The right hon. Gentleman neglects to mention the Lib-Lab pact in the late ’70s, which I am sure he will remember, and that the Liberals got through unscathed.
But the pact was not with the Conservative party. Sadly, in some ways, the Labour party is far less ruthless than the Conservative party when it comes to worrying about its own survival. I am happy to discuss the details and the highways and byways of the Lib-Lab pact, because I worked as a special adviser, as they were pompously called and, I think, still are, to the great Peter Shore at the time—and necessary it was, too. In those days, at least the Liberals had some sense of which side they were on, but they have abandoned even that idea since.
I shall speak specifically to amendment 4 in the name of the hon. Member for Stone (Mr Cash) and many of my right hon. and hon. Friends, which would delete clause 2(1)(c), the measure providing the two-thirds trigger for a Dissolution. The hon. Lady made a slip of the tongue that, as often with such slips, held a revealing truth. She talked of a motion of “no consequences”, rather than a motion of no confidence, and, apart from the fact that I object to the idea of special majorities in the House, it seems to me that the trigger is wholly redundant, unnecessary and, indeed, offends the role of the House in holding the Executive to account. Now that the Liberal Democrats and the Conservatives have had to abandon the completely naked idea of a 55% trigger, which would have enabled the most extraordinary circumstances to arise, they should abandon the provision before us, including the two-thirds trigger, altogether.

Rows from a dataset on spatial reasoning
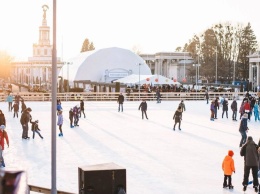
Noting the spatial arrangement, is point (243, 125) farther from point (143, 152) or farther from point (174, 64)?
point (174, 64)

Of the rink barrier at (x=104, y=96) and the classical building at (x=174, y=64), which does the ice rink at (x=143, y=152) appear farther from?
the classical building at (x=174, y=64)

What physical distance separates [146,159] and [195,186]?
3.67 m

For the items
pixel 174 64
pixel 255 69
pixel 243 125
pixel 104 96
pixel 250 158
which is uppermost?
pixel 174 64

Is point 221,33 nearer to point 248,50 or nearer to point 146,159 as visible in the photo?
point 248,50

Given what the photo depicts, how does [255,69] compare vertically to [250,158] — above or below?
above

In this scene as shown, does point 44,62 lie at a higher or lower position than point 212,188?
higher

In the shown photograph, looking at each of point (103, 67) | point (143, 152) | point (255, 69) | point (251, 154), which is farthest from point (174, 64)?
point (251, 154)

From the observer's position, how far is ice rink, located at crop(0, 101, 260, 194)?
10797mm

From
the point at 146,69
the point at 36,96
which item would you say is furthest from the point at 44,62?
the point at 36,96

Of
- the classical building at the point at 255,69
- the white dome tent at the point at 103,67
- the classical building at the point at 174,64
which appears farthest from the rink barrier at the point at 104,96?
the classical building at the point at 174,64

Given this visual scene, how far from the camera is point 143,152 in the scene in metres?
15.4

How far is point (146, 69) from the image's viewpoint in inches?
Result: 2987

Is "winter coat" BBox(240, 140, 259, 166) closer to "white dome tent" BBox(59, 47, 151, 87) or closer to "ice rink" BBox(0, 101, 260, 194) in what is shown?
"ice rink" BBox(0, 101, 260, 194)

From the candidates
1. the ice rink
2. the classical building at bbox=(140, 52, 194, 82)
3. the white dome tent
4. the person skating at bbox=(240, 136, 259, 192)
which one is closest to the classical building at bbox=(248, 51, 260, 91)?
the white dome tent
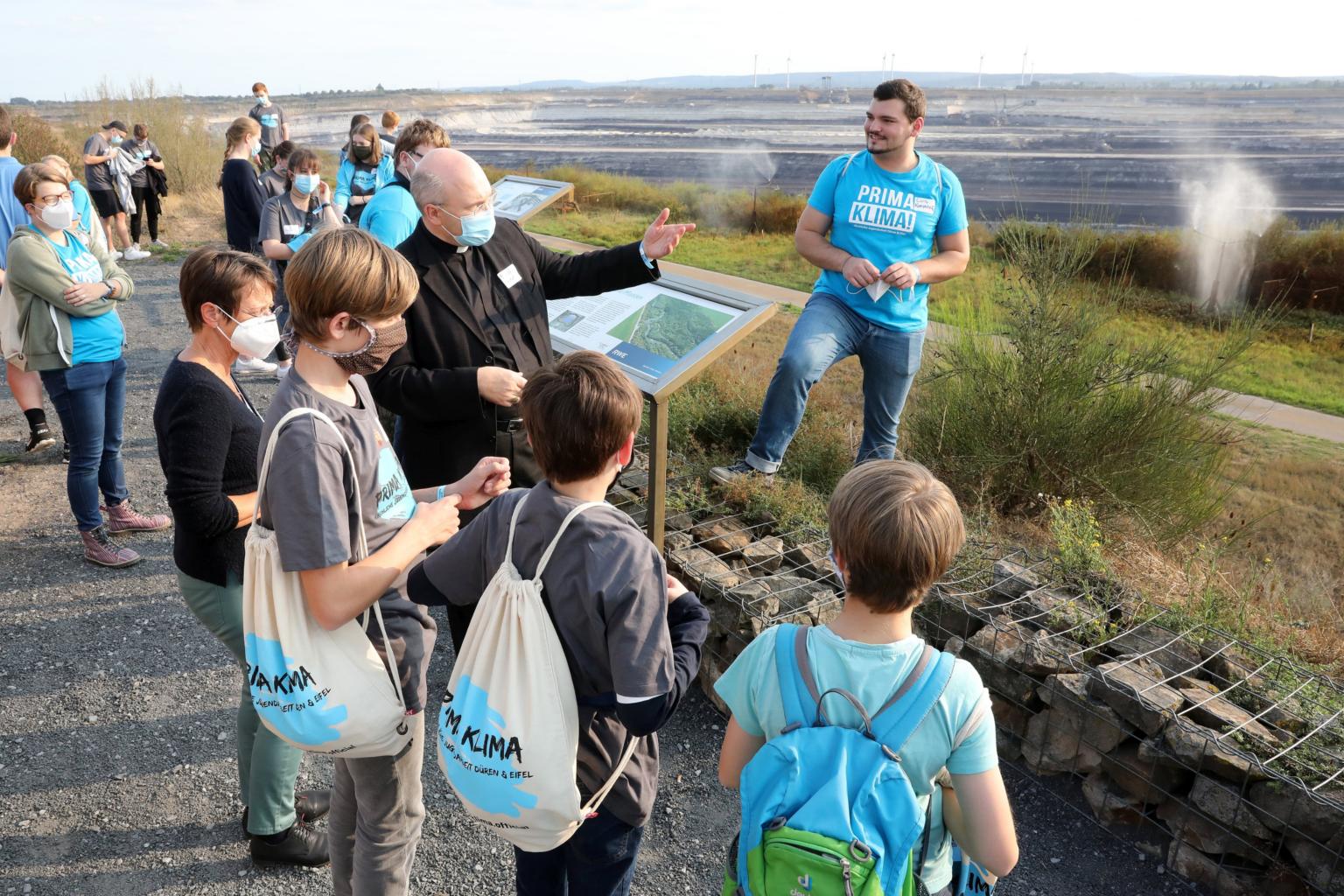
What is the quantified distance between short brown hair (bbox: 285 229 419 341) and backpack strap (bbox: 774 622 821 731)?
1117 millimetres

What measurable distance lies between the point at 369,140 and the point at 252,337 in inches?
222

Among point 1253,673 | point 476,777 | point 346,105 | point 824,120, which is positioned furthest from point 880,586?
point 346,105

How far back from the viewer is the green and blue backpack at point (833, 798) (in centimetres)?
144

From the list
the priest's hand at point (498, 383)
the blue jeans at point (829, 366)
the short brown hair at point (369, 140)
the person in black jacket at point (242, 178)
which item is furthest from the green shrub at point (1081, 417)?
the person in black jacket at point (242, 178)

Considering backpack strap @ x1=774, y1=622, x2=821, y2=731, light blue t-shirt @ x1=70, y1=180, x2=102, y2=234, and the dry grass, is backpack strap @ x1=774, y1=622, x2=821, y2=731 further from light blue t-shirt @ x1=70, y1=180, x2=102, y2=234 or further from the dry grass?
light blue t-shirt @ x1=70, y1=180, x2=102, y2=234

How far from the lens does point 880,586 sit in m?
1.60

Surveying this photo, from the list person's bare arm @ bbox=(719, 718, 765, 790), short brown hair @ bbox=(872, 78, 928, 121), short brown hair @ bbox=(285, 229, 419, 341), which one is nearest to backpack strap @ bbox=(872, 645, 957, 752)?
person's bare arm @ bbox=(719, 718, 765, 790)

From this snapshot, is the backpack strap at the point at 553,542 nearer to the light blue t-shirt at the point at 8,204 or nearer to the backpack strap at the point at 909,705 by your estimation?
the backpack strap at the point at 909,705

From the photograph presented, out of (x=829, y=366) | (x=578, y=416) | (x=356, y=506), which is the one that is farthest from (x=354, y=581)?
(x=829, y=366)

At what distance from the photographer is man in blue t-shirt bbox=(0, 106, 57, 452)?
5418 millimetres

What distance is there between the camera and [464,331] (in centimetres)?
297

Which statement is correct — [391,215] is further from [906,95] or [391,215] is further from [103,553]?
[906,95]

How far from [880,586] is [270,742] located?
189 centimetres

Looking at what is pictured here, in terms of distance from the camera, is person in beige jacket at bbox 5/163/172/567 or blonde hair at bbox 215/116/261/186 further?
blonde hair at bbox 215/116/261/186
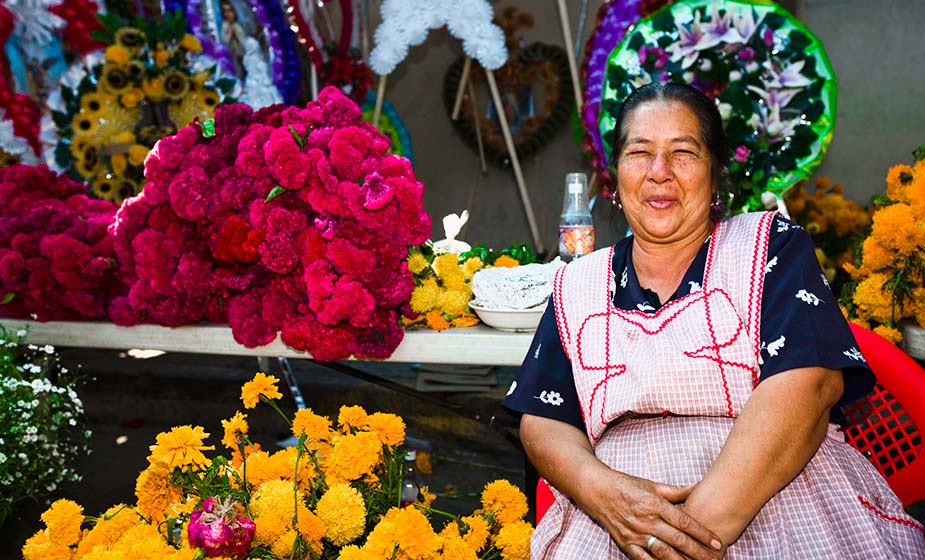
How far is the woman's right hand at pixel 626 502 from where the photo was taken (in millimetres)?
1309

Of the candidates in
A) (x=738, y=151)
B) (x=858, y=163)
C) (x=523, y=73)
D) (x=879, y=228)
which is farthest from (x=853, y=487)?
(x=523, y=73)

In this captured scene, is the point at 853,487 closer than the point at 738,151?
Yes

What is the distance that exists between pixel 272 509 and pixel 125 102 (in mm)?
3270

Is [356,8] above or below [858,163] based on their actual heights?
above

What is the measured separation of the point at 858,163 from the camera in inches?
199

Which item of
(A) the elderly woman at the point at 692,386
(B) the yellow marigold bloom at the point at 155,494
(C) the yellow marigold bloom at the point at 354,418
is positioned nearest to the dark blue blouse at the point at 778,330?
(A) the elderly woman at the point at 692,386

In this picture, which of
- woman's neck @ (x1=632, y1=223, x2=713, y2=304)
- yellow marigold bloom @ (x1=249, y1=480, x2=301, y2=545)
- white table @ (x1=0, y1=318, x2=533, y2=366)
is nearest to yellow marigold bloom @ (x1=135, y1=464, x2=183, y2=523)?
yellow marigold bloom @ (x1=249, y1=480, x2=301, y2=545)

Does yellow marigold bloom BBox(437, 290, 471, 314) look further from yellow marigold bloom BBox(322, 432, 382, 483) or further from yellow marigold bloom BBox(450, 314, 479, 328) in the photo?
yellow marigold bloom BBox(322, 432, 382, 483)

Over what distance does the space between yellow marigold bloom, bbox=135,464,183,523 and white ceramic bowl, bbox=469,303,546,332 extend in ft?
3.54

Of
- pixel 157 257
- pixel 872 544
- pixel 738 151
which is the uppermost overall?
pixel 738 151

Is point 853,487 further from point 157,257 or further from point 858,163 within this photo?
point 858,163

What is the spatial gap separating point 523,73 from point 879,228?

**Challenge:**
Copy out the entire parliamentary debate excerpt above word for word, with no changes.

**Solution for this task:**
The right hon. Gentleman neglects to mention the Lib-Lab pact in the late ’70s, which I am sure he will remember, and that the Liberals got through unscathed.
But the pact was not with the Conservative party. Sadly, in some ways, the Labour party is far less ruthless than the Conservative party when it comes to worrying about its own survival. I am happy to discuss the details and the highways and byways of the Lib-Lab pact, because I worked as a special adviser, as they were pompously called and, I think, still are, to the great Peter Shore at the time—and necessary it was, too. In those days, at least the Liberals had some sense of which side they were on, but they have abandoned even that idea since.
I shall speak specifically to amendment 4 in the name of the hon. Member for Stone (Mr Cash) and many of my right hon. and hon. Friends, which would delete clause 2(1)(c), the measure providing the two-thirds trigger for a Dissolution. The hon. Lady made a slip of the tongue that, as often with such slips, held a revealing truth. She talked of a motion of “no consequences”, rather than a motion of no confidence, and, apart from the fact that I object to the idea of special majorities in the House, it seems to me that the trigger is wholly redundant, unnecessary and, indeed, offends the role of the House in holding the Executive to account. Now that the Liberal Democrats and the Conservatives have had to abandon the completely naked idea of a 55% trigger, which would have enabled the most extraordinary circumstances to arise, they should abandon the provision before us, including the two-thirds trigger, altogether.